Directions
**A.** Summarize the article on dogs eating plastic in two sentences.
**B.** Answer the following questions using the article on dogs eating plastic:
(i) What does the article say it is important to keep your house, or at least your dog's environment?
(ii) Which items does it name as the most common victims of a young pup's curiosity?
(iii) Why is removing hazards described as vital when raising a dog?
**C.** Continue the article on dogs eating plastic from the point where it ends.

Document text
--------------------------------
What to Do If Your Dog Ate Plastic?
As we know, dogs are curious and adventurous animals as any puppy parent will confirm. While curiosity and intrigue are excellent traits, after all, they mean your pup is mentally stimulated and having fun, they can be dangerous on some occasions. Some dogs are naturally inclined to sniff, taste or eat anything they see which is new to them. For this reason it’s important to keep your house, or at least your dog’s environment, clutter-free and puppy-proofed as much as possible. Unfortunately, accidents can happen any time to even the most organized and careful individuals. So, even your best efforts to puppy-proof your house might not eb enough to stop your dog getting their paws on things they shouldn’t. In this article we’re going to cover what to do if your dog eats plastic as it’s best to be prepared in case of emergencies.
How to Prevent Risk
Removing risks is possibly the easiest way to ensure your pup doesn’t eat anything they shouldn’t. When raising a dog, this step is vital because young pups don’t know any better so you need to remove any hazards. Socks, shoes, cables, bags and cushions are the most common victims of a young pup’s curiosity so you’ll need to monitor your pup careful when these items are around. By monitoring your pup around these items and removing them from reach when you’re not using them, you’ll have the best chance of minimizing risk.
--------------------------------
Listed records
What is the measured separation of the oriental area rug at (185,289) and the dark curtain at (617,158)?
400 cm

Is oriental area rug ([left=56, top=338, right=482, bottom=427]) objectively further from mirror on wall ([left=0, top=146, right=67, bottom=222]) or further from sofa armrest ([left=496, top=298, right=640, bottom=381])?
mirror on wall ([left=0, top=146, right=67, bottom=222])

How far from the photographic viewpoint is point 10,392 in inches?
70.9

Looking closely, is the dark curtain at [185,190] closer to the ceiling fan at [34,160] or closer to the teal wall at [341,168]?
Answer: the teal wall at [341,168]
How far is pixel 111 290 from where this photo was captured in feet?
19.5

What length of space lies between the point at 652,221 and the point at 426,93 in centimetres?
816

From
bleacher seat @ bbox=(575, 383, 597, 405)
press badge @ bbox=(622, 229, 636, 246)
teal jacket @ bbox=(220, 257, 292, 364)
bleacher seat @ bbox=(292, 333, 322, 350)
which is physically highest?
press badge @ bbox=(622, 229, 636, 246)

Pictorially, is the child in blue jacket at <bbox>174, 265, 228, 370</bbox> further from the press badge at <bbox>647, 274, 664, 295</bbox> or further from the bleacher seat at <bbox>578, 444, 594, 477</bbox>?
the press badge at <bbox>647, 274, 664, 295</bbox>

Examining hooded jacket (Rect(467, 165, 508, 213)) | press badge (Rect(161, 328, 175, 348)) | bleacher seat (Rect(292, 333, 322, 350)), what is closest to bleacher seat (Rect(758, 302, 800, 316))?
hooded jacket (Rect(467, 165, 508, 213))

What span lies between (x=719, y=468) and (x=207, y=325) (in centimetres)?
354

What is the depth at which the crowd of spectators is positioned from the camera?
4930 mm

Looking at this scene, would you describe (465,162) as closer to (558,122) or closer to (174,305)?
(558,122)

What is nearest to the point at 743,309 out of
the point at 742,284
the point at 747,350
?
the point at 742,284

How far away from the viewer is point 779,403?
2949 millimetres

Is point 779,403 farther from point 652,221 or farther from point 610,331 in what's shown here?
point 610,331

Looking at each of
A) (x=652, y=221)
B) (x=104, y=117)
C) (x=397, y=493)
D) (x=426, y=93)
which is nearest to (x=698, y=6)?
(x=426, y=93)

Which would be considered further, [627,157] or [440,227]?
--------------------------------
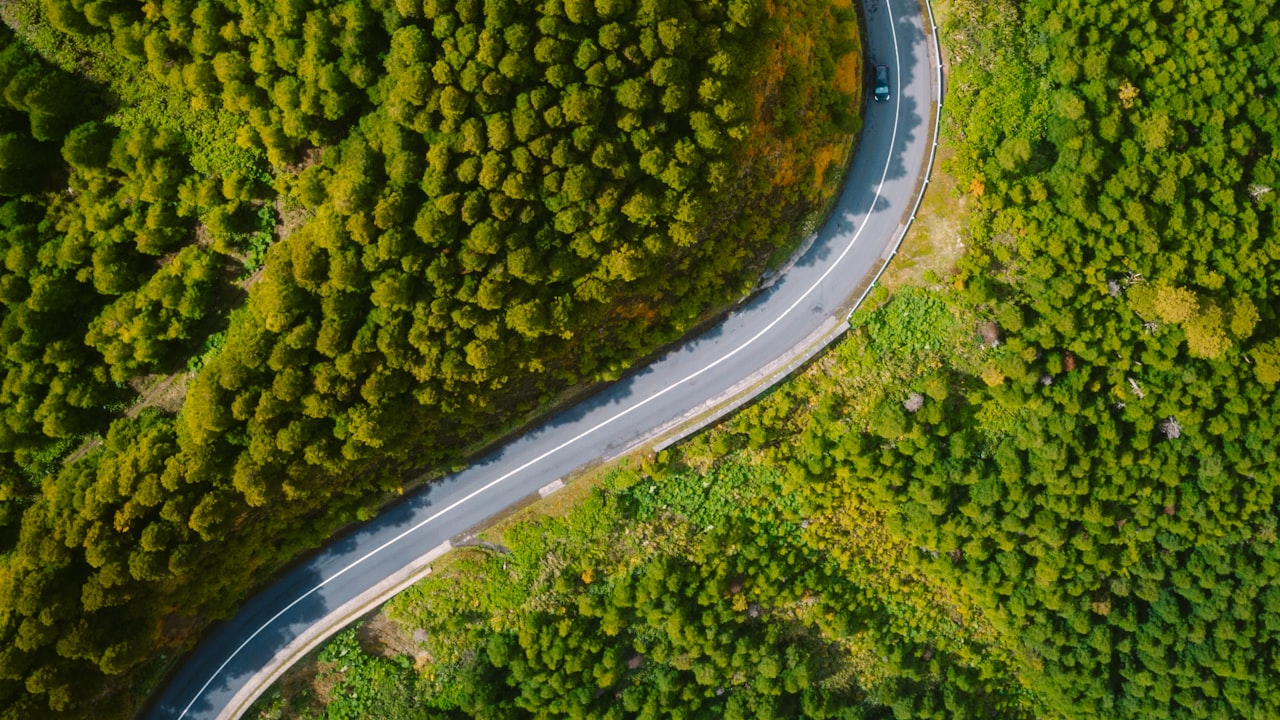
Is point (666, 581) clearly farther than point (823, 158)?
--------------------------------
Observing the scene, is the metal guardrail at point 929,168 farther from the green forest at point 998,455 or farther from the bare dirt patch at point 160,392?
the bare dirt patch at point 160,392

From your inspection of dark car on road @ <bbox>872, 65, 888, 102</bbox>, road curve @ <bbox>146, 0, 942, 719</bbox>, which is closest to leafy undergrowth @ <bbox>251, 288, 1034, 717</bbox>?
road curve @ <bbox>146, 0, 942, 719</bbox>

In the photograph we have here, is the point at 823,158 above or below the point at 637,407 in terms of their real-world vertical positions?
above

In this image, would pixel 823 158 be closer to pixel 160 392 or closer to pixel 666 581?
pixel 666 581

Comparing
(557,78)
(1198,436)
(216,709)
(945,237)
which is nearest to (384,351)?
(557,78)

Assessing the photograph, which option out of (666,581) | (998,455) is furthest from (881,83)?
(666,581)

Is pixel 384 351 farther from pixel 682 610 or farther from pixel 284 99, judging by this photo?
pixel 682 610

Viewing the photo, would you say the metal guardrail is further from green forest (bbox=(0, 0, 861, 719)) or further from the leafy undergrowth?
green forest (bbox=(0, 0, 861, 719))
--------------------------------
Task results
**A.** Dogs are curious animals, and even careful owners who keep a dog's surroundings clutter-free and puppy-proofed cannot rule out accidents, so the article explains what to do if a dog eats plastic. Removing hazards is presented as the easiest way to prevent this, especially with young pups, by watching them around common targets such as socks, shoes, cables, bags and cushions and by putting those items out of reach when they are not in use.

**B.**
(i) Clutter-free and puppy-proofed as much as possible.
(ii) Socks, shoes, cables, bags and cushions.
(iii) Because young pups don't know any better.

**C.**
You might be wondering about plastic toys, however. These can be problematic for a few reasons. Firstly, by purchasing high-quality toys you can be sure they will last a long time, even if your pup is particularly rough when playing with them. Secondly, you’ll need to make sure the toys are in a suitable condition if they’ve been used for a long time. If you notice the plastic is warped or damaged in some way due to overuse, you should remove these before they pose a risk from falling apart. Lastly, keep your dog’s toys in a safe and secure place when you’re not around to supervise them. Of course, some toys will be fine as your dog needs to stay mentally stimulated while you’re away, but you should choose these carefully. Avoid toys which pose a risk like the previous examples and don’t leave anything around that’s small enough to me swallowed or chewed through.
What to Do If Your Dog Eats Plastic
Despite all of the safety measures and precautions you can make, accidents can unfortunately happen so it’s best to be prepared by learning what you should do in the event that your dog swallows plastic. If you think your dog might have swallowed some plastic but you aren’t sure or you didn’t see it yourself, it’s best to call the vet immediately. If you have good reason for concern (like finding torn bits of plastic or broken toys) your vet will likely want to see your dog to assess any potential damage and to remove any foreign objects.
If you see your dog eating plastic or you’re sure it’s happened, call the vet immediately and ask for their advice. You should also check your dog’s mouth to see if the object is still there. Follow your vet’s instructions carefully as they’ll know what’s best for your dog. If the plastic is still in your dog’s mouth, they might recommend that you remove it yourself if it is safe to do so. Otherwise, it’s more likely that they’ll want to see your precious pooch as soon as possible. You’ll need to describe your dog’s symptoms, such as choking, unconsciousness, tenderness or other signs of discomfort.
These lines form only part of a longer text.